|
Posted by Lars Eighner on 10/17/07 19:52
In our last episode, <13hco71gbsmmb66@corp.supernews.com>, the lovely and
talented Bint broadcast on comp.lang.php:
> I have an array whose elements I'm accessing, like array[0], array[1],
> etc. However, the data is meant to be 16-bit words, not bytes. I'm
> getting byte values right now. Is there any way I can tell php that an
> array is composed of words and not bytes?
Your question appears to be nonsense. In PHP, arrays are a compound type.
The keys must be integers or strings (yours appear to be integers so far).

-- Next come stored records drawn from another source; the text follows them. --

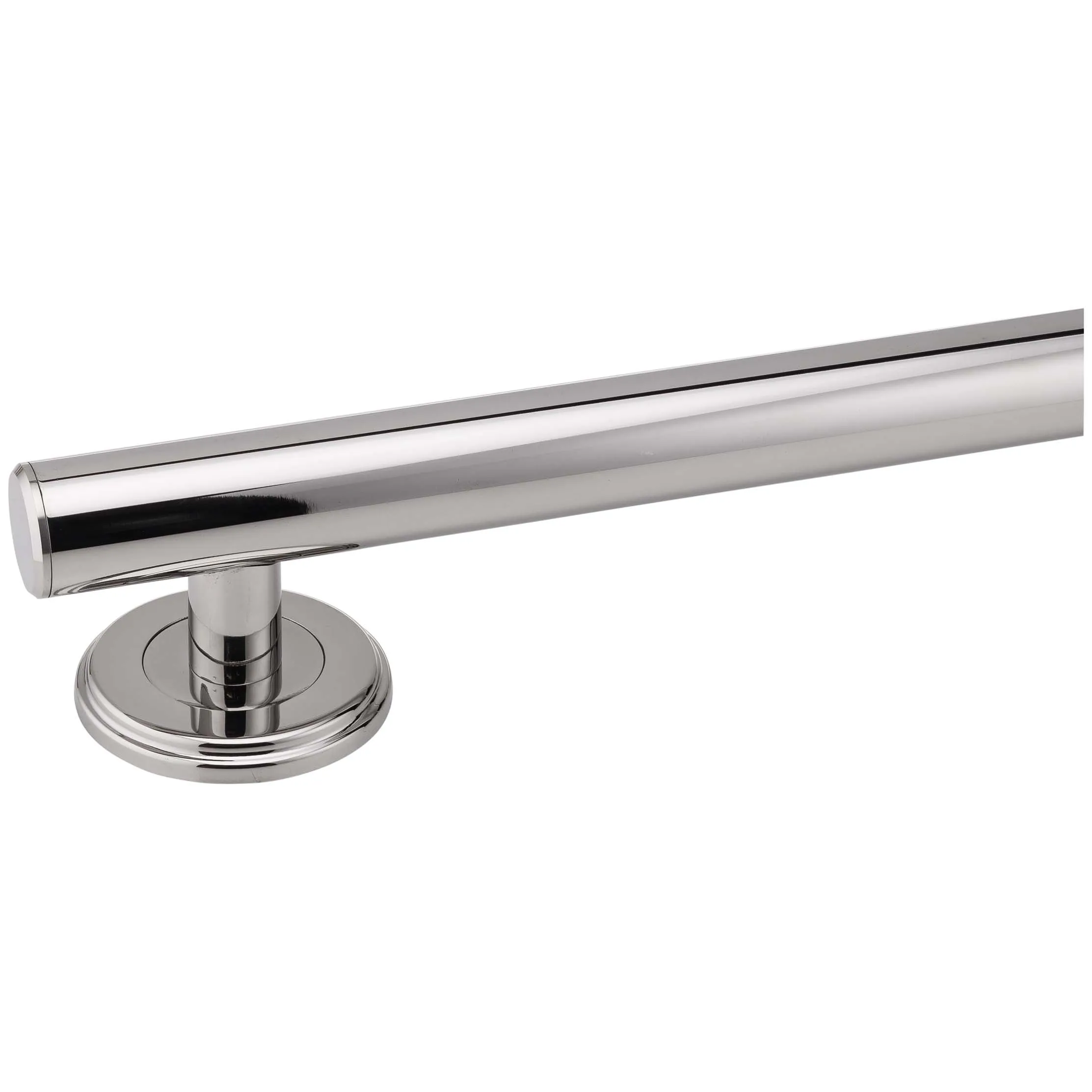Bathroom Grab Bar, Contemporary, Round Escutcheon, 30 In. X 1 1/4 In.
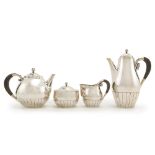 A Johan Rohde for Georg Jensen ''Cosmos'' sterling silver tea set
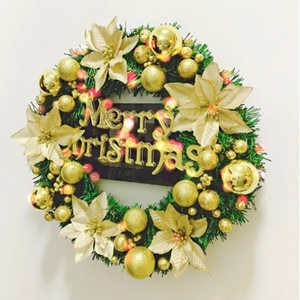 Guirnaldas y Coronas Navideñas de 30cm, 40cm, 50cm y 60cm, Decoración Navideña para Colgar en la Puerta, Corona Navideña Decorativa - Product Image 4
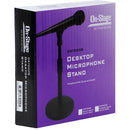 On-Stage DS7200B Adjustable Height Desktop Mic Stand (Black, 3-Pack)
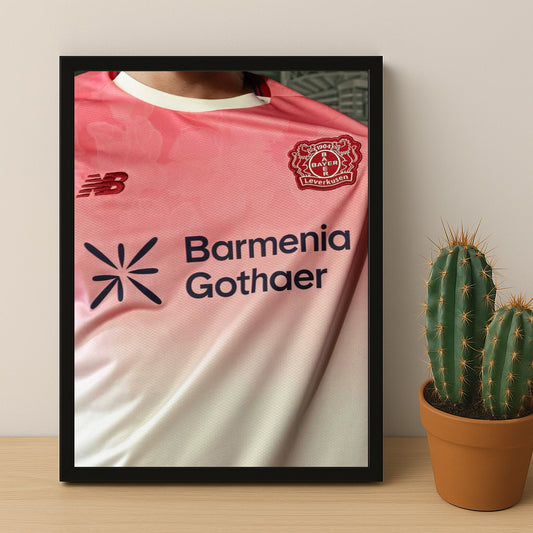 Poster Maillot Football - Bayer Leverkusen Kit 25-26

Values may be any PHP type including array. The maximum size of the types
are, in general, platform dependant, but I do not know of a platform on
which PHP will compile in which you would be limited to 8 bits. If you are
getting byte values out of an array it is because someone, possibly you, put
byte values into the array. If you want 16-bit values in an array, put
16-bit values in it.
PHP is a high-level language. Ordinarily you should not know or care what
the low-level memory arrangements are. If you are trying to do something
special, you'll have to tell us what it is.
--
Lars Eighner <http://larseighner.com/> <http://myspace.com/larseighner>
Countdown: 460 days to go.
What do you do when you're debranded?